Jihad Azour a souligné, en marge de sa participation à une conférence régionale de haut niveau qui se tient à Marrakech, qu’il était important d’améliorer le climat des affaires en Tunisie et de poursuivre les réformes du secteur public dont la masse salariale est d’environ 15% du PIB, « l’un des niveaux les plus élevés au monde ».
« Toute réforme a sa phase de transition.
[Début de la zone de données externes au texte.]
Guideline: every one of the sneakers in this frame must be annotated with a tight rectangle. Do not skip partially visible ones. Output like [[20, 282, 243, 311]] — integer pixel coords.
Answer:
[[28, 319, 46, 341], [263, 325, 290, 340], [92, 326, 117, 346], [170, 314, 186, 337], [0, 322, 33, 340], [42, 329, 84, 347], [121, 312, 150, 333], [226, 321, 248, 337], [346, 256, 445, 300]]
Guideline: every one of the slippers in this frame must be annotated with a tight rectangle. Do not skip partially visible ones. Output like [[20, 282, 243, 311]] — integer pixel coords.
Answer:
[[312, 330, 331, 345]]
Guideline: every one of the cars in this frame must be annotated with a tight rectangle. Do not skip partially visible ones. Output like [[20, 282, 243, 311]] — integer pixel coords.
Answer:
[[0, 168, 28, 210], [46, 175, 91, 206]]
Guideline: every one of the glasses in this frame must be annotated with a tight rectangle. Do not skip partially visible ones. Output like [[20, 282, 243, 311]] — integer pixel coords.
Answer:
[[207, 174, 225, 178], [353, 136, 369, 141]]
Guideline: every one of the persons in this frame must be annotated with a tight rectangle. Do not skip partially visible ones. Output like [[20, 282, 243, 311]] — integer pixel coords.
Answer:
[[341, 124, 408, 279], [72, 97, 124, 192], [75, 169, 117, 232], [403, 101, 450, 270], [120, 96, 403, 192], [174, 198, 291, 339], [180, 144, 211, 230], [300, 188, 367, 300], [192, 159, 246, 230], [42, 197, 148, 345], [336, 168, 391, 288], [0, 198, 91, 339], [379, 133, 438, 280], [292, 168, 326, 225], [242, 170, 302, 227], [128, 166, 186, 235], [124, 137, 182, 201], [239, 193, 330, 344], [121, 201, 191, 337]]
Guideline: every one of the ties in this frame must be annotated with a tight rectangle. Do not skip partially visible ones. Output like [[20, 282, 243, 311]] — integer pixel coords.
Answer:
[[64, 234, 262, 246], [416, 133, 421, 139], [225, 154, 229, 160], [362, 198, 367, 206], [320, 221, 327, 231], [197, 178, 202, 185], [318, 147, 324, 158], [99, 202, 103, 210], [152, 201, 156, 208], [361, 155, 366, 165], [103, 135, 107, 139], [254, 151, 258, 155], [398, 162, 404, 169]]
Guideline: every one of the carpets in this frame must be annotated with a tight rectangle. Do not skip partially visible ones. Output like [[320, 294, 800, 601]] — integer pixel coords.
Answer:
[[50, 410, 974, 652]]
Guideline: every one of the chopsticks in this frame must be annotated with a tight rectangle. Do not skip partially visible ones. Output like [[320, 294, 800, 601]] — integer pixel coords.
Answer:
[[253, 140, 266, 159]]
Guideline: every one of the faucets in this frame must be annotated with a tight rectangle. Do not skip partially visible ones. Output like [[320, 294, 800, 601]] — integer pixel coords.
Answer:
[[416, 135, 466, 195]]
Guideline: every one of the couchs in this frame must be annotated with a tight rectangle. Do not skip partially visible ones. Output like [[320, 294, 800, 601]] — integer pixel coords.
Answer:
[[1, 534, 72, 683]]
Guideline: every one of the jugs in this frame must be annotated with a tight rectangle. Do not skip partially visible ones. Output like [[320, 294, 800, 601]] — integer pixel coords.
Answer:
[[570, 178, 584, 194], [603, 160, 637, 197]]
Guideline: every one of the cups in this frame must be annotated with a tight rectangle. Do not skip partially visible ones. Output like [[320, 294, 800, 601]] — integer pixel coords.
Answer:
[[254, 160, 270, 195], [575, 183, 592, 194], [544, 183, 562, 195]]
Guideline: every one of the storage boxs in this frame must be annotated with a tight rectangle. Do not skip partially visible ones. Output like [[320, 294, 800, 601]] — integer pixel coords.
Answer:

Pendant la phase de transition, ce qui est important est de s’assurer de détenir les bons facteurs d’atténuation, les bons programmes sociaux » a-t-il poursuivi, faisant référence aux manifestations qui ont secoué le pays en janvier, suite au vote de la Loi de finances 2018.
« La réforme du secteur public et la réduction des subventions des carburants, qui ont surtout profité aux riches, vont libérer les charges publiques pour des dépenses sociales plus ciblées » a enfin précisé Jihad Azour.